Vulkane in Costa Rica
Text: St. H. / Letzte Aktualisierung: 10.04.2026
Costa Rica, "reiche Küste" zu Deutsch, ein Land - kleiner als die Schweiz, doch mit einem Reichtum an Natur, der seinesgleichen sucht. Im Osten dominiert der karibische Einfluss. Am Hafen von Puerto Limón stapeln sich Türme von Containern gefüllt mit Bananen, bestimmt für alle Herren Länder. Südlich der Hafenstadt bestimmt lässiger Karibik-Flair das tägliche Leben. "Alles zu seiner Zeit." - so lautet das einfache und simple Motto. Anders gebärdet sich das Leben an der Pazifikküste. Hierhin treibt es die Bevölkerung aus der Hauptstadt San José. Badevergnügen und Partyspaß nach Costa Rica Art am Strand, während die abendliche Sonne im pazifischen Meer versinkt.
Doch Costa Rica hat weit mehr zu bieten. Wie überall im Lande findet man an beiden Küsten zahlreiche Nationalparks, welche bei einer Durchwanderung den Artenreichtum des Landes zur Schau stellen. Bunte Schmetterlinge, auf Palmen springende Affen und natürlich auch Kaimane, begleiten den Besucher auf seiner exotischen Tour durch den tropischen Regenwald von Costa Rica. Der Name Costa Rica wird dem Land in keinem Falle gerecht, denn der Reichtum des Landes befindet sich nur zum Teil an den Küsten.
Überblick über die Vulkane Costa Ricas
Tief im Landesinneren gelegen, offenbart sich dem Besucher ein völlig anderes Costa Rica. Wie an einer Schnur
gereiht, ragen zahlreiche Vulkane in Richtung Himmel. Der Abstand der Vulkane zueinander ist oft nur sehr gering, sodass bei guter Witterung die Sicht von einem Vulkan zum nächsten völlig unproblematisch ist. Die Region nördlich der Hauptstadt San Jose ist geradezu gesäumt von Vulkanen. Mit einer Höhe von 3.432 Metern ragt der Vulkan Irazu am Weitesten in den Himmel. Der Krater des Irazu nimmt mit einem Durchmesser von 1 km ein beachtliches Ausmaß ein. Weit imposanter ist die Aussicht vom Krater des Irazu: grüne Waldflächen, soweit das Auge reicht, gesäumt mit einer atemberaubenden Flora und Fauna. Nicht nur für Geologen und Naturwissenschaftler sind Vulkane von besonderer Bedeutung, auch die Tier- und Pflanzenwelt weiß um die fruchtbaren Böden und deren wertvolle Nährstoffe bestens Bescheid. Ein für Menschen besonderer Anblick ist jedoch die Sicht auf beide Weltmeere: dem Atlantischen und dem Pazifischen Ozean.

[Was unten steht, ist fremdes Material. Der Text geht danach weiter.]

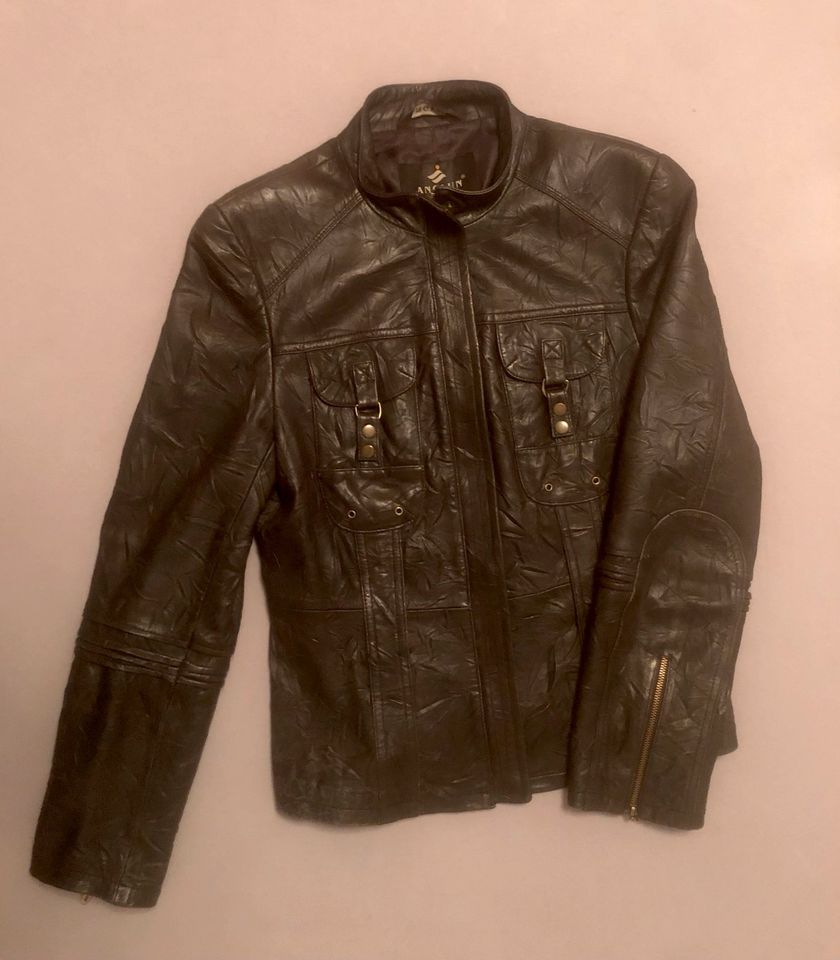 Lederjacke dunkelbraun, Gr. ca. 36/38 in Greding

Der berühmteste Vulkan des Landes ist der Arenal. Er galt bis 2010 als einer der aktivsten Vulkane der Welt und spuckte regelmäßig glühende Lava und Aschewolken - ein Spektakel, das Besucher aus der ganzen Welt anlockte. Seit Oktober 2010 befindet er sich offiziell in einer Ruhephase, sichtbare Lavaaustritte gibt es nicht mehr. Der perfekt kegelförmige Berg ist trotzdem ein magischer Anblick. Im nahegelegenen Ort La Fortuna dreht sich auch heute noch alles um den Vulkan: Regenwaldwanderungen im Arenal-Nationalpark, Hängebrückentouren, Wasserfälle und vor allem die berühmten Thermalquellen. Im luxuriösen Tabacón-Resort oder im einfacheren öffentlichen Flussbad lässt sich herrlich in den von Naturerhitzten Wassern entspannen.
Ein weiterer beliebter Vulkan ist der Poás, dessen riesiger Kratersee mit seinem türkisen Wasser zu den größten aktiven Vulkankratern der Welt gehört. Der Poás-Nationalpark liegt nur eine gute Autostunde von San José entfernt und ist so auch als Tagesausflug möglich - wegen aktueller Aktivitätsphasen sollte man vorher den Zugangsstatus prüfen. Der Turrialba ist aktuell der aktivste Vulkan des Landes und teilweise für Besucher gesperrt.
Nicht nur für Geologen ist Costa Rica mit seiner Fülle an Vulkanen ein "reiches" Land. Auch Botaniker und Zoologen finden in der Gegend rund um die Vulkane eine wahre Artenvielfalt an Tieren und Pflanzen. Die fruchtbaren Böden und die klimatischen Verhältnisse der Vulkane begünstigen eine üppige Vegetation. Je nach Vulkan ist die Umgebung mal etwas trockener, oder auch feuchter, was eine sehr unterschiedliche Vegetation hervorbringt.